И такая нищета в воздухе.
И просто невозможно дышать этим нищенским воздухом.
И за далеким горизонтом, далеко-далеко за небом, где нет ничего, что хотя бы что-то напоминает, ну ничего из того, про что можно было бы сказать: "штаны", "е...ля", "сосиска", даже хоть что-нибудь похожего на чего-нибудь, где нет сравнения ни с чем, а значит, и ничего нет, потому что то, что ни с чем нельзя сравнить, этого и нет.
Это правда.
А вот правда бывает, что человек кого-нибудь убьет в состоянии аффекта, а государственная машина его наказывает, трезвая и холодная. Он убил горячий, а машина холодная. Пусть она наказывает его, эта машина, тоже в состоянии аффекта, а не взвешивает все "за" и "против". Она тоже должна стать сумасшедшей, эта гос. машина, она не должна ходить, как Раскольников, с топором, она должна наброситься на преступника, как Отелло, и задушить его. Вот тогда будет честно. И надо эту государственную машину все время держать в состоянии аффекта. Не давать ей есть, бить ее, надо ей плевать в глаза, изменять ей, унижать и заставлять раздеваться и ходить без трусов, и надо у нee отнять возлюбленного, а ее детей не кормить. А так она, эта машина, сытая и здоровая, а человек голодней и больной. И доверчивый, как Отелло, а машина рассудительная, как Раскольников, и они друг друга не понимают.
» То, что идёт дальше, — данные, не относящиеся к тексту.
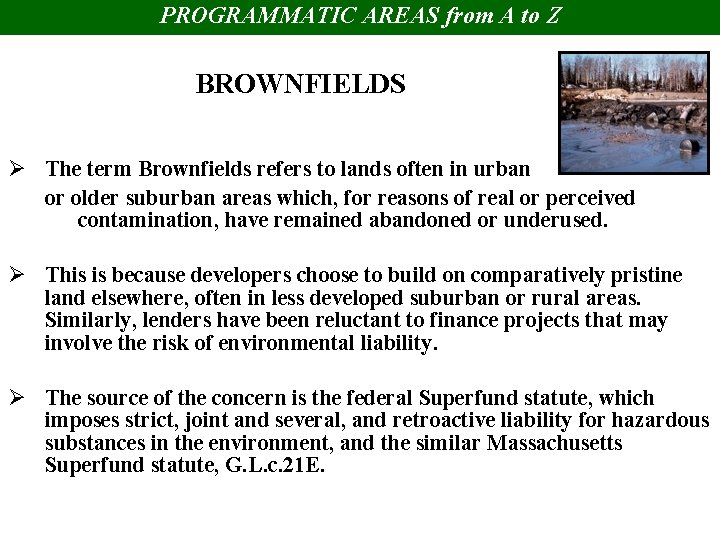 PROGRAMMATIC AREAS from A to Z

BROWNFIELDS

➢ The term Brownfields refers to lands often in urban or older suburban areas which, for reasons of real or perceived contamination, have remained abandoned or underused.

➢ This is because developers choose to build on comparatively pristine land elsewhere, often in less developed suburban or rural areas. Similarly, lenders have been reluctant to finance projects that may involve the risk of environmental liability.

➢ The source of the concern is the federal Superfund statute, which imposes strict, joint and several, and retroactive liability for hazardous substances in the environment, and the similar Massachusetts Superfund statute, G.L.c.21E.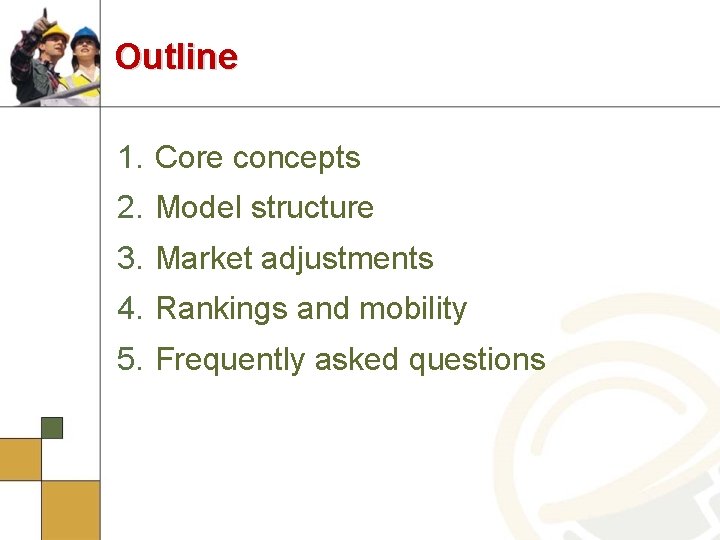 Outline

1. Core concepts
2. Model structure
3. Market adjustments
4. Rankings and mobility
5. Frequently asked questions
"Смеется она, что ли, надо мной", - Свя так подумал, потому что Вера засмеялась. Это дело может быть каким угодно, но только не смешным - даже ужасным, но только не смешным, потому что если это смешно, то это конец, нет, вот если, например, сначала смешно а потом не смешно, то это не конец, а вот если и в начале смешно, и в середине, и в конце, то это конец.